Electric vehicles accounted for less than 1 percent of cars on the road in Switzerland and Germany last year, but made up 1.8 percent of Swiss new car sales, or 6.6 percent including hybrids, AXA said.

Accidents with electric cars are just about as dangerous for people inside as with standard vehicles, AXA said. The cars are subject to the same tests and have the same passive safety features such as airbags and seatbelts.

But another AXA survey showed most people do not know how to react if they come across an electric vehicle crash scene.

While most factors are the same — securing the scene, alerting rescue teams and providing first aid — it said helpers should also try to ensure the electric motor is turned off.
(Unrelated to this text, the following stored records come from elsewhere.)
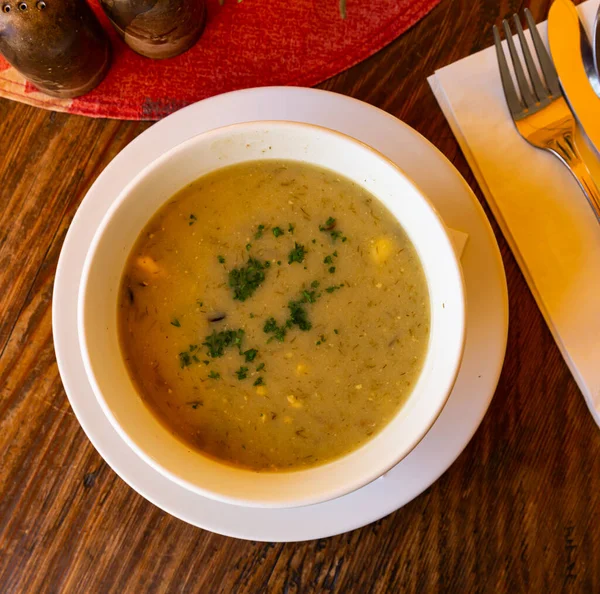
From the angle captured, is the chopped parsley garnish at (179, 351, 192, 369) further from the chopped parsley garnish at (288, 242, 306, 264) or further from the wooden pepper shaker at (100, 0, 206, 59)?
the wooden pepper shaker at (100, 0, 206, 59)

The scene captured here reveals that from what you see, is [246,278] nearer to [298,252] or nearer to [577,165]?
[298,252]

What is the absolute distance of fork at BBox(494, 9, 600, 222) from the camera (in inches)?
61.8

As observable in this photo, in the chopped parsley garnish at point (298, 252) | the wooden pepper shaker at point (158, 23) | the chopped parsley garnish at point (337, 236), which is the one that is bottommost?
the chopped parsley garnish at point (298, 252)

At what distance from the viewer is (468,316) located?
148 cm

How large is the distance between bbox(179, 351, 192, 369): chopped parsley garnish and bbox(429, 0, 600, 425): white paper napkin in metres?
0.96

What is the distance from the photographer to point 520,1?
5.55 ft

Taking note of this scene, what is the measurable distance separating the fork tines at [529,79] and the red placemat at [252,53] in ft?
0.95

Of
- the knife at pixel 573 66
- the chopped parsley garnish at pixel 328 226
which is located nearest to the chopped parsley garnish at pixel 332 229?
the chopped parsley garnish at pixel 328 226

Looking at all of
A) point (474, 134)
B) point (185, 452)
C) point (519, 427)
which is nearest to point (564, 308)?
point (519, 427)

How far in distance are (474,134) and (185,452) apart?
1.20 m

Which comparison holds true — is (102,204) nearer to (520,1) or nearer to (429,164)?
(429,164)

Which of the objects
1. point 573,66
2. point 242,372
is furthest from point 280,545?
point 573,66

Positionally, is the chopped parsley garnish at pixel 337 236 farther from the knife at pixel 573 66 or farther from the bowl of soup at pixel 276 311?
the knife at pixel 573 66

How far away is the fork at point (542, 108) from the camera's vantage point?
5.15ft
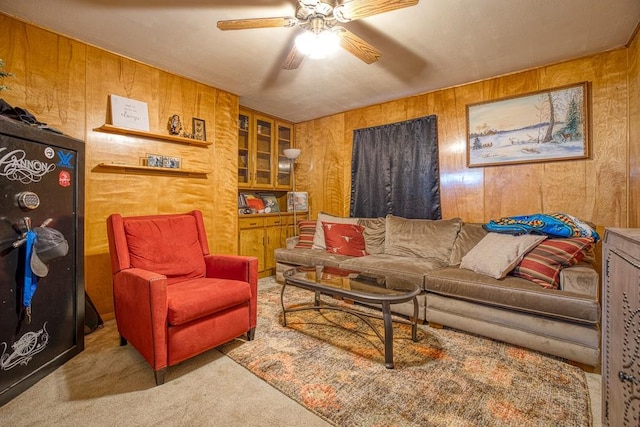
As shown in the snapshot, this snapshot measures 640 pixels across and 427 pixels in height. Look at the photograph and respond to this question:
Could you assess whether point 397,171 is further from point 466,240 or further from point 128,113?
point 128,113

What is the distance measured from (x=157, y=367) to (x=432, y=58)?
3212mm

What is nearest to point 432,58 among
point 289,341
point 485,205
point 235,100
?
point 485,205

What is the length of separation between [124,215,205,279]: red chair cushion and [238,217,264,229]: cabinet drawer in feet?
4.21

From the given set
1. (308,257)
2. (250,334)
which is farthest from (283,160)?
(250,334)

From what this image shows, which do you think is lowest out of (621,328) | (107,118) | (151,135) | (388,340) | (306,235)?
(388,340)

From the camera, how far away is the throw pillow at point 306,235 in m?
3.67

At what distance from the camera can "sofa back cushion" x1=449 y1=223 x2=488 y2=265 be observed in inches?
108

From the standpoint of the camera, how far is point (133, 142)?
2775mm

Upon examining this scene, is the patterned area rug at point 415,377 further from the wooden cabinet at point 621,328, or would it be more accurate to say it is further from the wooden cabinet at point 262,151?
the wooden cabinet at point 262,151

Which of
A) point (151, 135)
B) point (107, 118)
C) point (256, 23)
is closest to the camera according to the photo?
point (256, 23)

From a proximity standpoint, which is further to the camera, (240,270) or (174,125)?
(174,125)

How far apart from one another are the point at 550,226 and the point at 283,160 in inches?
142

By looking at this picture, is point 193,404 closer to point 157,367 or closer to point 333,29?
point 157,367

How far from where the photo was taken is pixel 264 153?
4.49m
This is particularly important because unlike an internal combustion engine the motor makes no noise. In serious crashes, electric autos’ high-voltage power plants automatically shut down, AXA noted, but damaged batteries can catch fire up to 48 hours after a crash, making it more difficult to deal with the aftermath of
an accident.

For one head-on crash test on Thursday, AXA teams removed an electric car’s batteries to reduce the risk of them catching fire, which could create intense heat and toxic fumes.

Zahnd said that studies in Europe had not replicated US findings that silent electric vehicles are as much as two-thirds more likely to cause accidents with pedestrians or cyclists.

She said the jury was still out on how crash data would affect the cost of insuring electric versus standard vehicles, noting this always reflected factors around both driver and car.

“If I look around Switzerland, there are lots of insurers that even give discounts for electric autos because one would like to promote electric cars,” she said.